Thanks to a new federal law that went into effect Thursday, consumers will have to be more careful with their checking accounts. The law - the Check Clearing for the 21st Century Act, or Check 21 for short - allows banks to reduce the time and expense of processing checks. Paper checks now can be transformed into electronic images and those images can be used to close transactions much more quickly. Here's what you need to know:

By LAURA T. COFFEY
Published October 31, 2004

1. BEWARE OF BOUNCING CHECKS. The "float," or the time between when one of your checks arrives at a destination and when money is taken out of your account, stands to shrink considerably. Be especially careful to write checks only for money you have in your account.

2. OPT FOR DIRECT DEPOSIT. One way to make sure your paychecks land in your account as quickly as possible is to have them deposited directly by your employer. This can make it easier for you to avoid hefty check-bouncing fees, as well as most standard checking account fees at many banks.

3. BE ESPECIALLY CAREFUL WITH NONLOCAL BILLS. Many people are accustomed to having local checks clear quickly, but they gamble on bills paid to out-of-state companies. Any lag time you may have observed in the past could shrink to just 24 hours.

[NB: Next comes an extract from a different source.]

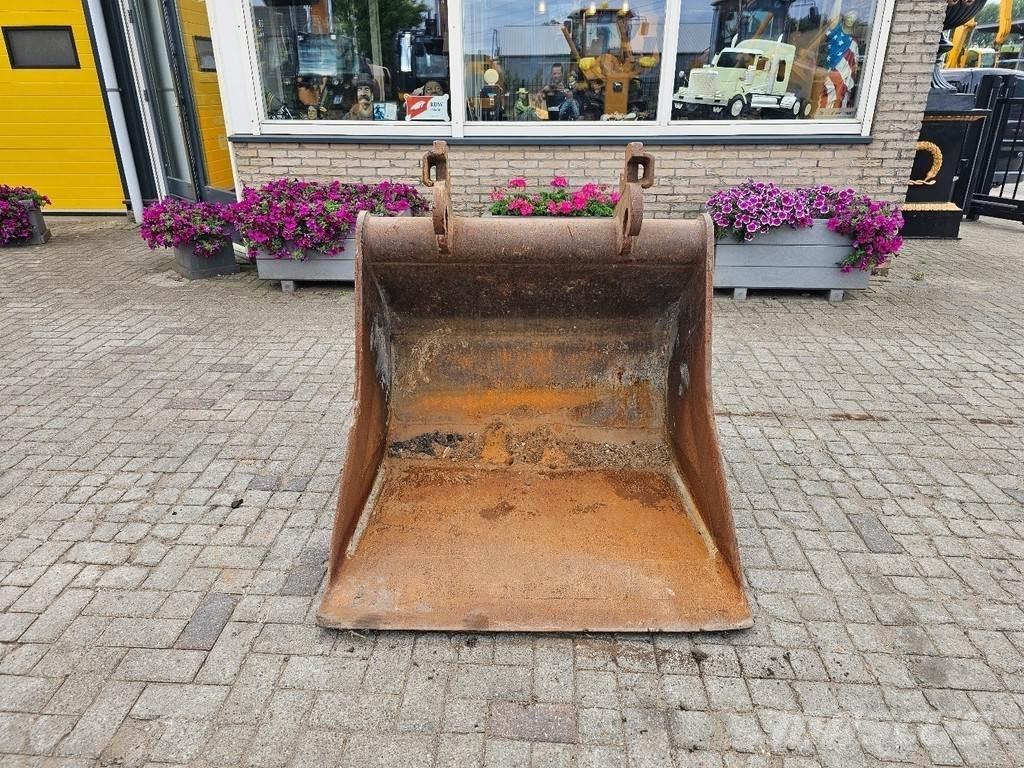  Onbekend Dieplepel Godet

4. SAY GOODBYE TO CANCELED CHECKS. Under the new law, banks will move away from returning canceled checks, as they already have done with about 64 percent of checking account customers. That change may not happen overnight, but it's coming.

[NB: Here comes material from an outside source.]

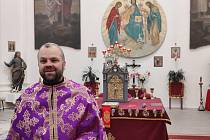 Otec Pawel Szymański slouží řeckokatolické bohoslužby v ústeckém kostele sv. Vojtěcha. Do Ústí přišel z Polska.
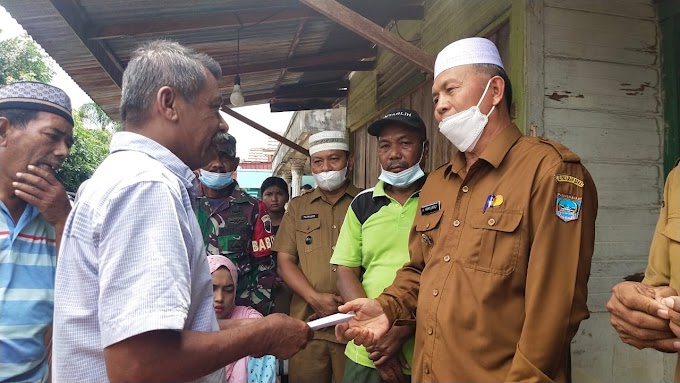 Bupati Pasbar Hamsuardi Serahkan Bantuan Kepada Korban Kebakaran di Jorong Pasa Lama Ujung Gading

5. KNOW WHAT TO EXPECT INSTEAD. Instead of the original canceled checks, you should be able to request "substitute checks," images of the originals, or a line-item checking account statement. At this early stage, some consumer advocates are concerned about how hard it might be for customers to get specific substitute checks or images they might need, so consider asking your bank about the matter.

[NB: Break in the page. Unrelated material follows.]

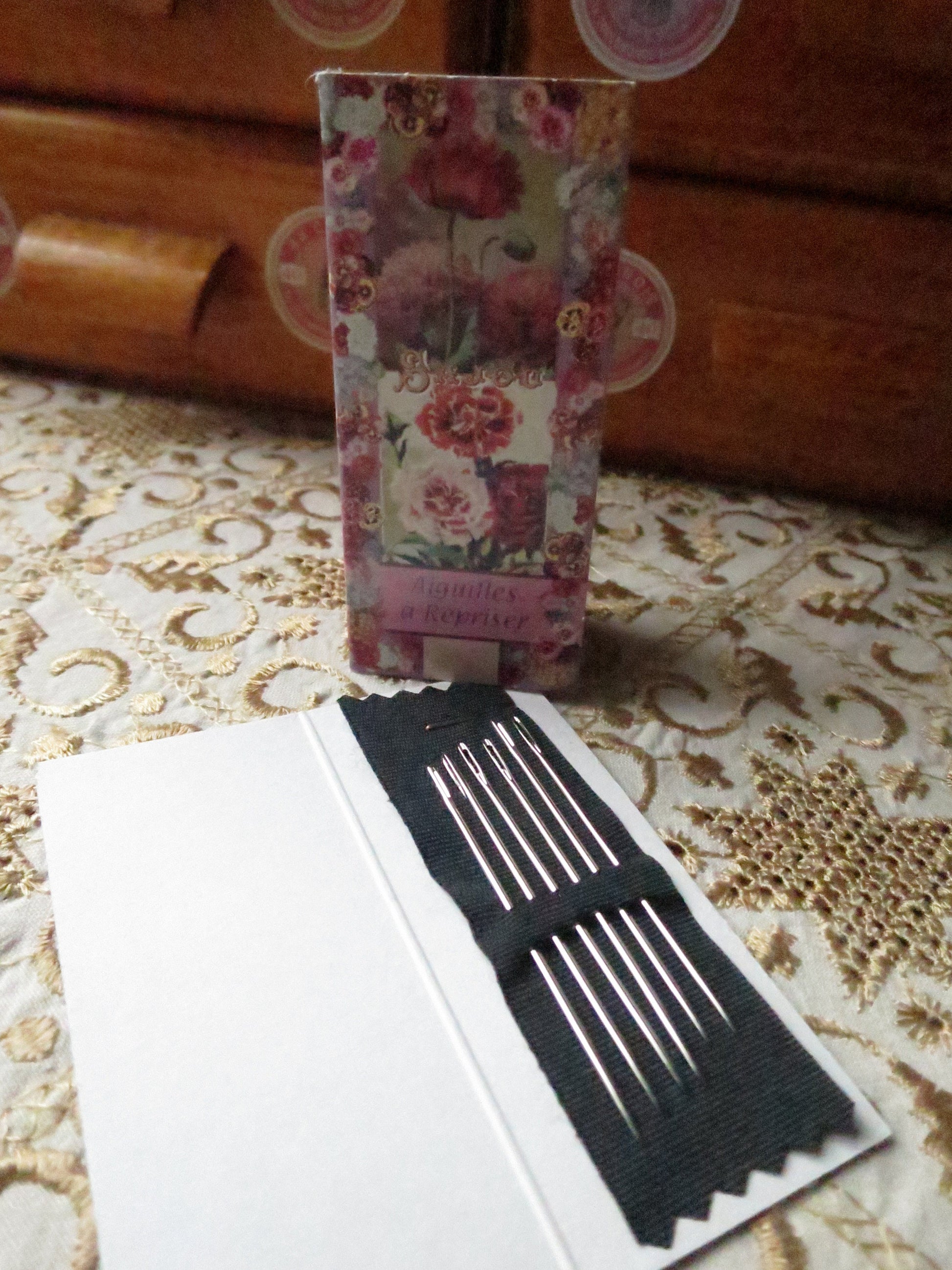 Sajou Booklet 6 Sharp Point Darning Needles- Flowers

6. HOW MUCH DO YOU NEED THE "REAL" CHECKS? It's often recommended that you hang on to canceled checks for up to six years in case the Internal Revenue Service comes knocking. But if you don't itemize your deductions, you don't need such proof of expenses. And if you do, the most common deductions - mortgage interest, real estate taxes and charitable donations - can be proved by other means.

7. PROTECT YOURSELF FROM ERRORS AND FRAUD. Canceled checks also can be used as evidence in cases of forgery or disputed payments. If you spot such problems under the new arrangement, you'll have to ask your bank for a substitute check or a check image, and then use that as evidence to get recredited.

8. RECOGNIZE A "REAL" SUBSTITUTE CHECK. A substitute must bear these words: "This is a copy of your check. You can use it the same way you would use the original check." This detail can be significant if you must produce substitute checks, rather than check images, to fight fraud or mistakes.

9. EXPECT QUICK RESULTS. If you can produce a substitute check, the law promises that your account will be recredited promptly if the bank double-debits you or pays an incorrect amount. If the issue can't be resolved right away, the bank must recredit the first $2,500 within 10 days and the rest by the 45th day - similar to protections for debit card purchases.

10. YOU MAY NOT NOTICE ANY CHANGES RIGHT AWAY. Thursday was not a deadline for banks to implement new procedures. Switching over to all-electronic processing can be costly, and many large banks are planning to ease into it gradually. To find out where things stand at your bank, call and ask.